2. Asynchronous Activity Completion for Human-in-the-Loop
What if a step in your saga requires manual intervention? For example, an order over $10,000 might need to be reviewed by a fraud analyst. The workflow cannot simply wait for hours or days. This is a perfect use case for Asynchronous Activity Completion.
activity.ErrResultPending.- The worker reports to the Temporal server that the activity is pending. The workflow execution is now effectively paused at this step.
- The fraud analyst reviews the case. When they approve or deny it, their system uses the Temporal client to send a completion signal back to the specific activity, providing its result.
- The Temporal server receives this signal, unblocks the activity, and the workflow continues.
Implementation:
// activities.go
func (a *Activities) ManualFraudCheck(ctx context.Context, orderID string) (bool, error) {
logger := activity.GetLogger(ctx)
// Get the task token, which uniquely identifies this activity execution
taskToken := activity.GetInfo(ctx).TaskToken
logger.Info("Starting manual fraud check", "OrderID", orderID, "TaskToken", string(taskToken))
// In a real system, you would now call an external system (Jira, etc.)
// and pass it the taskToken. That system will use this token to complete the activity.
// jiraClient.CreateTicket("Fraud Check for "+orderID, string(taskToken))
// Tell the Temporal worker that this activity will be completed externally.
return false, activity.ErrResultPending
}
// A separate service/CLI tool used by the fraud analyst to complete the activity
func CompleteFraudCheck(temporalClient client.Client, taskToken []byte, approved bool) {
if approved {
err := temporalClient.CompleteActivity(context.Background(), taskToken, true, nil)
// ...
} else {
err := temporalClient.CompleteActivity(context.Background(), taskToken, nil, errors.New("fraud check denied"))
// ...
}
}
This pattern allows you to integrate long-running, human-driven processes directly into your automated sagas without complex polling or external state machines.
3. Workflow Versioning for In-Flight Migrations
Your business logic will change. What happens if you have a thousand in-flight order sagas and you need to deploy a new version of the workflow code that adds a new step, like NotifyAnalytics? If you simply deploy the new code, the replay of an existing workflow history will fail because the new code expects a NotifyAnalytics step that doesn't exist in the old history. This is a deterministic execution violation.
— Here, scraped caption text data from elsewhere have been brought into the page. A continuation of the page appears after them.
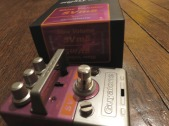 The Pedal File - Guyatone Slow Volume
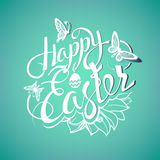 Happy Easter sign, symbol, logo Stock Images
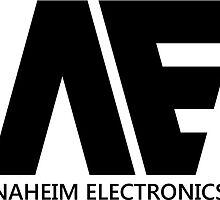 Anaheim Electronics ver 2 by PionV3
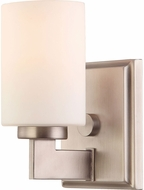 Quoizel TY8601AN Taylor Contemporary Antique Nickel Wall Lamp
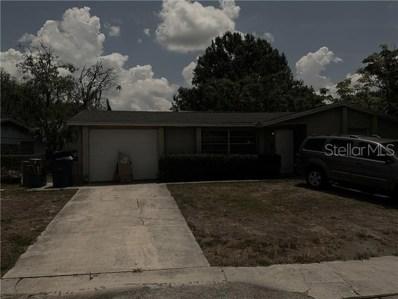 4906 Billy Direct Lane, Lutz, FL 33559 - #: T3179121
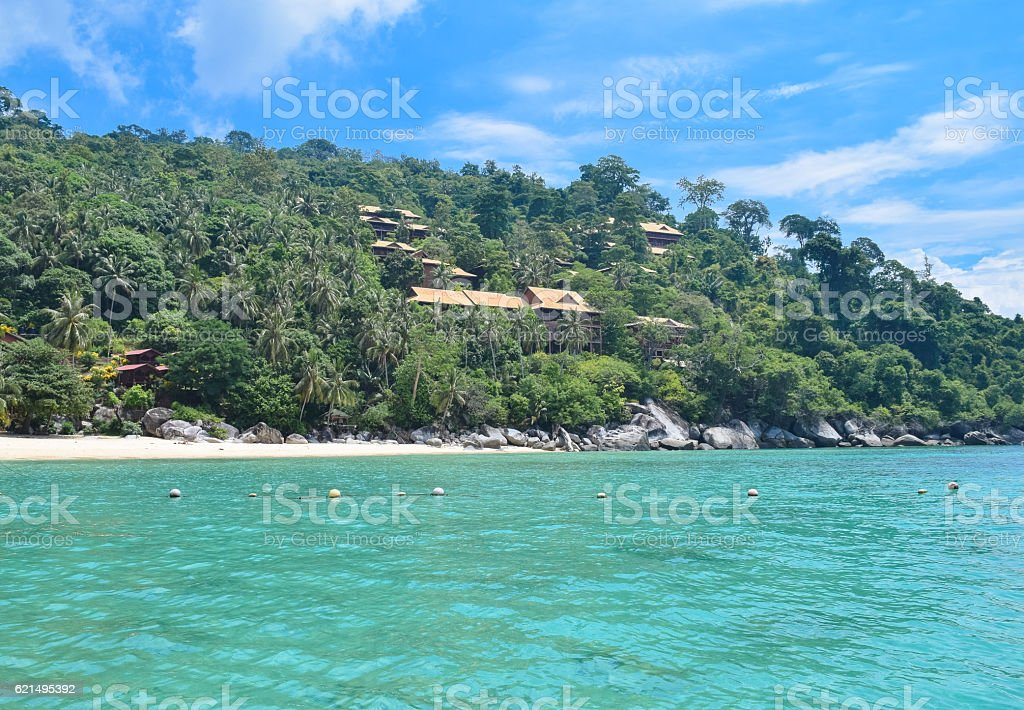 Tioman island beautiful ocean shore under the blue sky Lizenzfreies stock-foto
Temporal solves this with its workflow versioning API, workflow.GetVersion.
func OrderSagaWorkflowV2(ctx workflow.Context, order OrderDetails) error {
// ... setup ...
// ... ReserveInventory and ProcessPayment steps ...
// VERSIONING BLOCK: Introduce a new optional step
v := workflow.GetVersion(ctx, "AddAnalyticsNotification", workflow.DefaultVersion, 1)
if v == 1 {
// This is new code logic. It will only execute for new workflows
// or for existing workflows that reach this point after the code is deployed.
_ = workflow.ExecuteActivity(ctx, "NotifyAnalytics", order.OrderID).Get(ctx, nil)
}
// ... CreateShipment step ...
return nil
}
How it works:
When a new* workflow starts with this code, GetVersion will return 1, and the NotifyAnalytics activity will execute. This execution will be recorded in the workflow's history.
When an old* workflow (started before this code was deployed) replays, it will hit the GetVersion call. The Temporal server, seeing no such version marker in the existing history, will return workflow.DefaultVersion (which is 0). The if v == 1 block will be skipped, and the replay will proceed, perfectly matching the original history.
This powerful feature allows for the safe evolution of complex, long-running business processes without requiring a "big bang" migration or running multiple versions of your worker fleet.
Performance and Scalability Considerations
* Activity Timeouts are Mandatory: Never run activities without StartToClose timeouts. This timeout dictates how long a single attempt of an activity can run. If it's exceeded, Temporal will retry the activity according to its retry policy. Without it, a stuck activity can hold worker resources indefinitely. Also, configure ScheduleToClose (the total time for all retries) and ScheduleToStart (how long it can wait in the task queue before being picked up).
* Task Queue Tuning: A Temporal worker has several knobs for tuning concurrency. The most important is MaxConcurrentActivityExecutionSize. Setting this too low will bottleneck your throughput. Setting it too high can overwhelm your worker's resources (CPU, memory, DB connection pool). Profile your activities and tune this value based on real-world performance metrics. You can also run different workers for different task queues (e.g., a high-throughput queue for short activities, a low-concurrency queue for resource-intensive ones).
Compensation Logic Reliability: Your compensation activities must* be as reliable as possible. They should be idempotent and designed to not fail under normal circumstances. If a compensation fails, Temporal will retry it, but a persistently failing compensation can lead to an inconsistent state (e.g., inventory reserved, payment taken, but refund continuously failing). This often requires out-of-band alerting for manual intervention.
Conclusion: Beyond State Machines
By combining the Saga pattern with Temporal, we elevate the implementation from a brittle, homegrown state machine to a truly resilient and observable distributed process. The core logic of the business transaction remains clean and readable, while Temporal handles the messy realities of distributed systems: state persistence, retries, timeouts, and recovery.
We've moved beyond a simple implementation to address production-critical concerns: ensuring idempotency to prevent duplicate charges, integrating human-in-the-loop processes with asynchronous activity completion, and managing code evolution with workflow versioning. These advanced patterns are not edge cases; they are the requirements for building robust, long-lived business applications on a microservices architecture. By offloading this complex orchestration and fault-tolerance logic to a dedicated platform, your service-level code can focus purely on its business domain, leading to faster development, higher reliability, and clearer operational insight into your most critical processes.